Officials are planning to turn a Center City hotel into a quarantine site for homeless people and others infected with the COVID-19 virus as the number of cases in Philadelphia now tops 250.
The Holiday Inn Express on Walnut Street near 13th Street is set to become the city’s first quarantine facility.
City Managing Director Brian Abernathy said Tuesday the city is leasing the building, which will be used to isolate homeless people and others who cannot safely quarantine at home, including domestic violence victims and those who live with people who have compromised immune systems.
A vast majority of residents exposed to the coronavirus would still be asked to self-quarantine. Officials did not say when the Holiday Inn site would open.
Meanwhile, city leaders are frustrated over talks involving another potential quarantine site, Hahnemann University Hospital, which was controversially closed last year.
Abernathy said negotiations have been challenging, and Mayor Jim Kenney accused the building’s owner, Joel Freedman, of “jacking up” his asking price in an attempt to profit off the COVID-19 pandemic.
“We’re continuing to try to negotiate and find a path forward,” Abernathy said.
Health Commissioner Thomas Farley reported 77 new coronavirus cases, bringing the city’s total to 252. Twenty-three people are hospitalized with the virus, and, of those infected, 25 are healthcare workers.
In Pennsylvania, 851 people have tested positive, and seven COVID-19 patients have died.
Farley recommended testing only for those who have symptoms and are healthcare workers or 50 and older due to a shortage of test kits and strained lab capacity.
The testing site set up by the city outside Citizens Bank Park will be closed Wednesday due to the weather forecast and is expected to be open from 1 to 6 p.m. on Thursday.
Kenney, during his daily press briefing, lashed out at President Donald Trump for suggesting that the restrictions could be worse than the virus and that the country could be ready to reopen by Easter.
“He is insinuating that economic loss and change of lifestyle are more damaging than the deaths of countless Americans,” Kenney said. “This is clearly unacceptable.”
“I want to be clear: Philadelphia will continue to do what is best for our residents,” he added.
There have been no signs of the virus letting up in Philadelphia, officials said. Farley said there are more untested people with the virus than positive test results.
“The overall trend is increasing rapidly and expect that to continue to do so for at least the next week or so,” he said.
He also re-emphasized the importance of social distancing, or staying at least 6 feet away from other people. If a majority of people follow the recommendations, the outbreak could potentially begin to slow down in two-to-four weeks, Farley said.
Kenney vowed to continue following guidance from his advisors and others in the healthcare community.
“I’m going to listen to Dr. Farley. I’m going to listen to the medical community in Philadelphia and the region,” he said. “They’re the experts, not the president.”
The mayor also urged Congress to hammer out a plan to provide relief funding to municipalities. Kenney and more than 300 other mayors are calling on the federal government to send $250 billion directly to cities.

Items from a dataset:

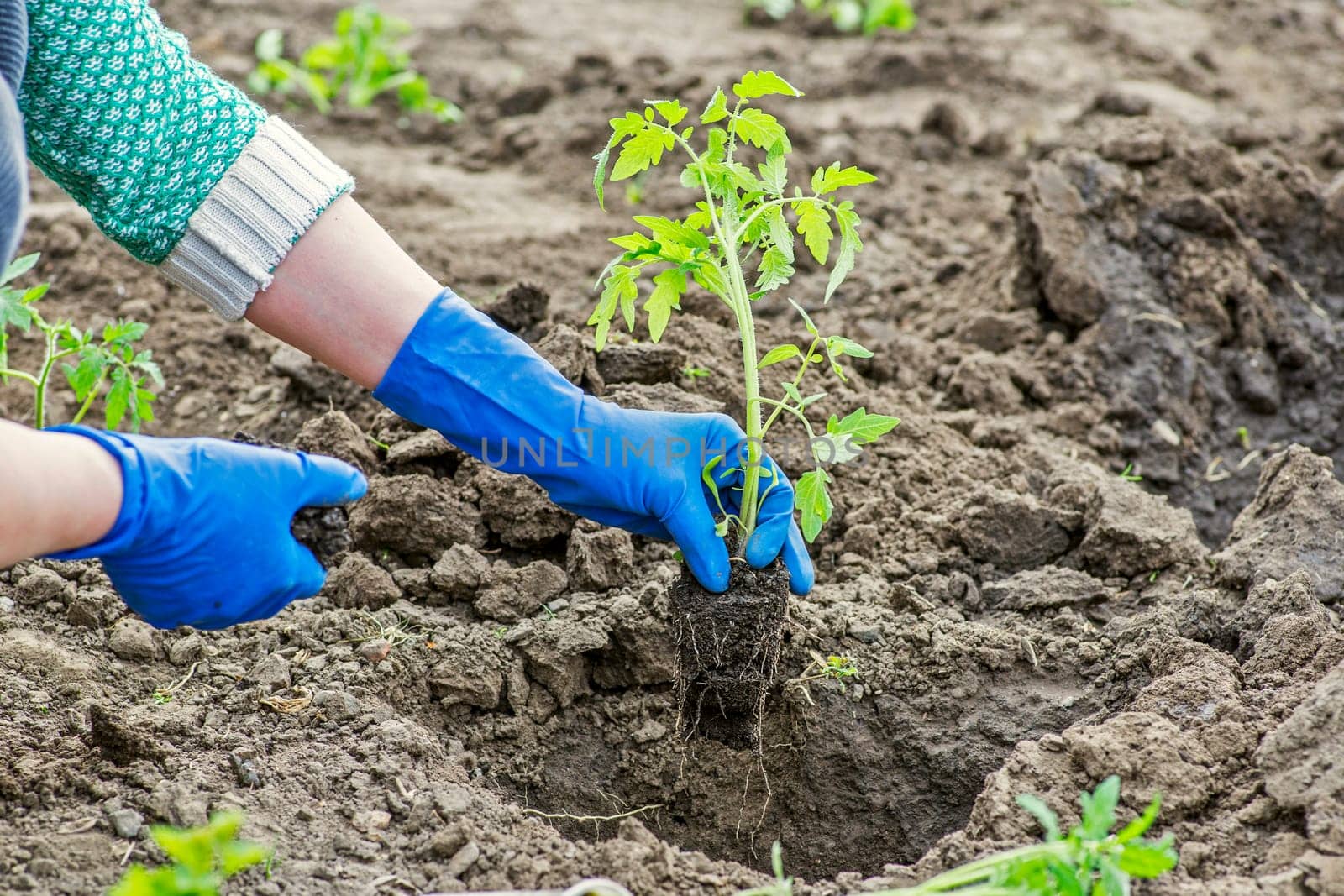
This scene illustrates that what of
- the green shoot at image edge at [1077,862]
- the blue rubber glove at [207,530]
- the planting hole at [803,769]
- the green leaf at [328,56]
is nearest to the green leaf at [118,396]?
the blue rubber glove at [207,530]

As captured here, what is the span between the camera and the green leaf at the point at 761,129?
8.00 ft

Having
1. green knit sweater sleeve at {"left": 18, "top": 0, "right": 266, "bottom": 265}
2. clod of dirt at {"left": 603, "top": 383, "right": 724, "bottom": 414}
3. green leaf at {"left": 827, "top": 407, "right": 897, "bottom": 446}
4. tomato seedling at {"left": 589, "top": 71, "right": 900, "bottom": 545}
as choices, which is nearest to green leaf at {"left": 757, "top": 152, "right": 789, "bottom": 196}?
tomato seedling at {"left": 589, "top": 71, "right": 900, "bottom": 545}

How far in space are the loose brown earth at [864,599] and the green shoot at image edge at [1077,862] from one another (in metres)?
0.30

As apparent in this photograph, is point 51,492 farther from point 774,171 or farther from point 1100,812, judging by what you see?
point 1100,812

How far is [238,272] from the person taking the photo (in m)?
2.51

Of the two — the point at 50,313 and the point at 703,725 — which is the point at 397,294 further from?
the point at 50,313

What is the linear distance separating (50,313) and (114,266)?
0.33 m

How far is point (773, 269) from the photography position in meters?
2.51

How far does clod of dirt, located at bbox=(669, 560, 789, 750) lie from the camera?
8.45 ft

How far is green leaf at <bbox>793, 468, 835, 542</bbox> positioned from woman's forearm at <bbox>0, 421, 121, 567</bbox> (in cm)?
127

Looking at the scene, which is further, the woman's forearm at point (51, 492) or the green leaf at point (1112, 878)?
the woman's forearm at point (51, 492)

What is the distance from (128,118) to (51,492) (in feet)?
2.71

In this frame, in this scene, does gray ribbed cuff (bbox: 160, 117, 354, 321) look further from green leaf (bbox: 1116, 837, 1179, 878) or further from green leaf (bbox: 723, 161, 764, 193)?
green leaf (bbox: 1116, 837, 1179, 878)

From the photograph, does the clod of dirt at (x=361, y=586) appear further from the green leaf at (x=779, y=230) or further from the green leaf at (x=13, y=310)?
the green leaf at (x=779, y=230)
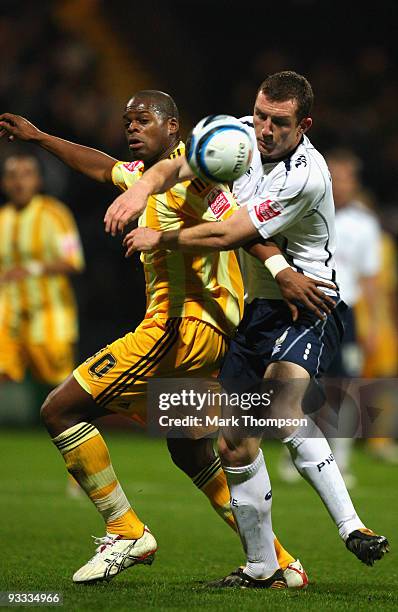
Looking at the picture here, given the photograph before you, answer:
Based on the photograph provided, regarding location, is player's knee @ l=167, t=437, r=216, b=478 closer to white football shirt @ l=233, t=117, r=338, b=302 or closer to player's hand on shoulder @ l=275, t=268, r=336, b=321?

WORK TO COMPLETE: Name every person the article on Philadelphia's COVID-19 quarantine plans mentions by name.

EXPECTED OUTPUT: Brian Abernathy, Jim Kenney, Joel Freedman, Thomas Farley, Donald Trump